(Material provided Opens)

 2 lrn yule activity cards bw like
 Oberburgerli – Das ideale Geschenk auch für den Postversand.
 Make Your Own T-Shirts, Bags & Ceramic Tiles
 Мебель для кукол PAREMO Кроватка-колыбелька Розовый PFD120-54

(Material provided Closes)
(Material provided Opens)

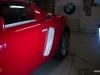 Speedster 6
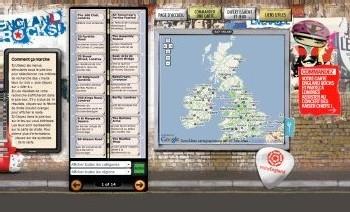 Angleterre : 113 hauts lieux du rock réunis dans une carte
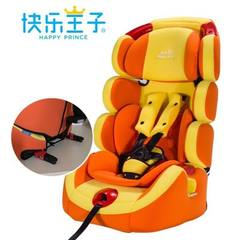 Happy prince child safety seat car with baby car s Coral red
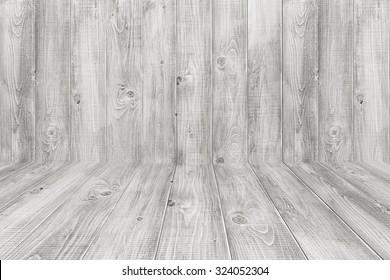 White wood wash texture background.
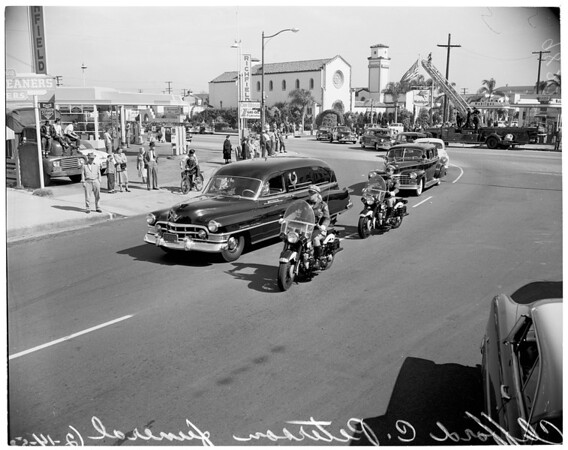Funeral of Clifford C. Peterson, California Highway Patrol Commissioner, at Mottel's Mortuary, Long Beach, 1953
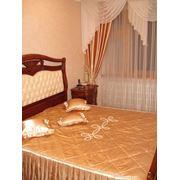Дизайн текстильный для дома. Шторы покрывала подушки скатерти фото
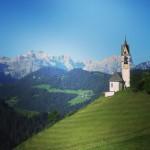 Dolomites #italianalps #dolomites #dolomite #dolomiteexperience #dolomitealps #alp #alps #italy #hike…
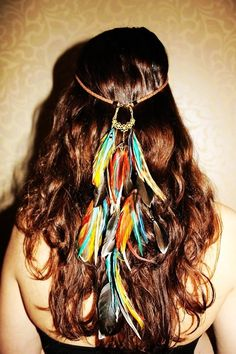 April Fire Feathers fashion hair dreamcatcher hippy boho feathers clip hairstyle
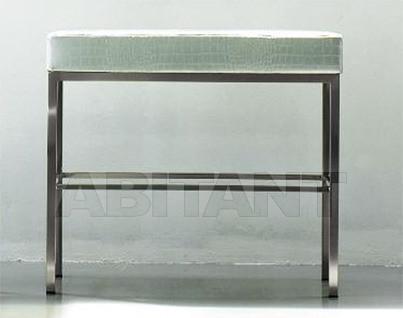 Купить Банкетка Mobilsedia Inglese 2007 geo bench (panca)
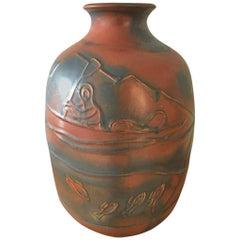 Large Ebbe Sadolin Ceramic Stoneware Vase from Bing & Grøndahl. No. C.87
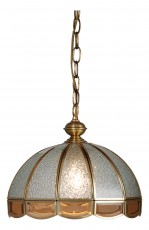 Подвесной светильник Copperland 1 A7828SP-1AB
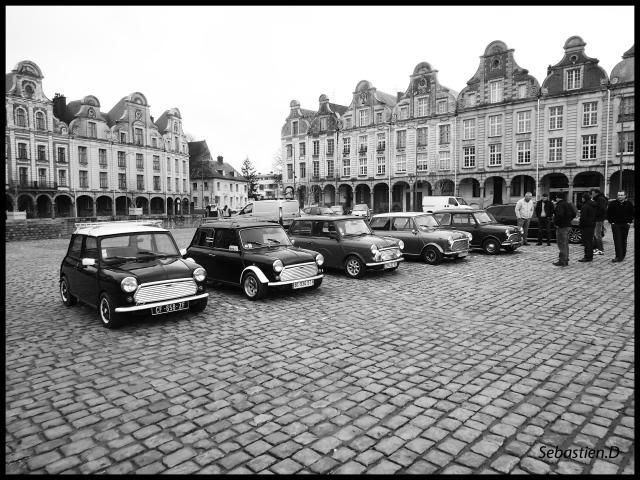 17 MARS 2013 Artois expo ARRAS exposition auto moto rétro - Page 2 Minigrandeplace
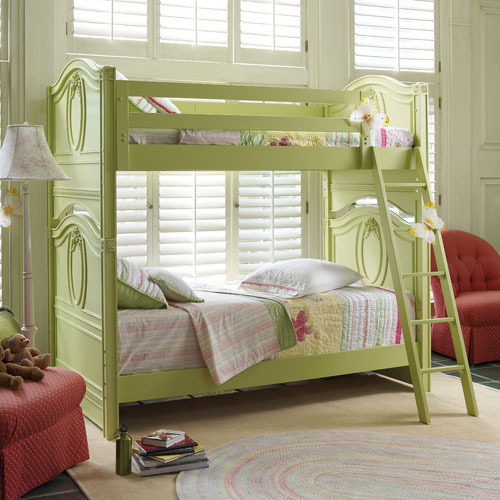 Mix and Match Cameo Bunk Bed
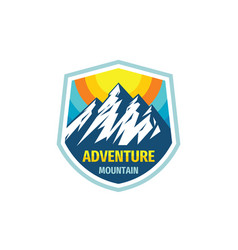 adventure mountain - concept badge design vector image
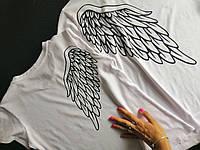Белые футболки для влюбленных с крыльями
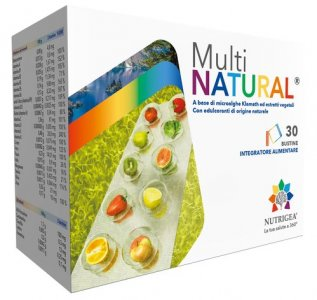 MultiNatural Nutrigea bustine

(Material provided Closes)

=== The problem ===
Only the lines above from the line containing "2 lrn yule activity cards bw like" through the line containing "Мебель для кукол" should be retyped, exactly and with both ends included.

=== Written response ===
 2 lrn yule activity cards bw like
 Oberburgerli – Das ideale Geschenk auch für den Postversand.
 Make Your Own T-Shirts, Bags & Ceramic Tiles
 Мебель для кукол PAREMO Кроватка-колыбелька Розовый PFD120-54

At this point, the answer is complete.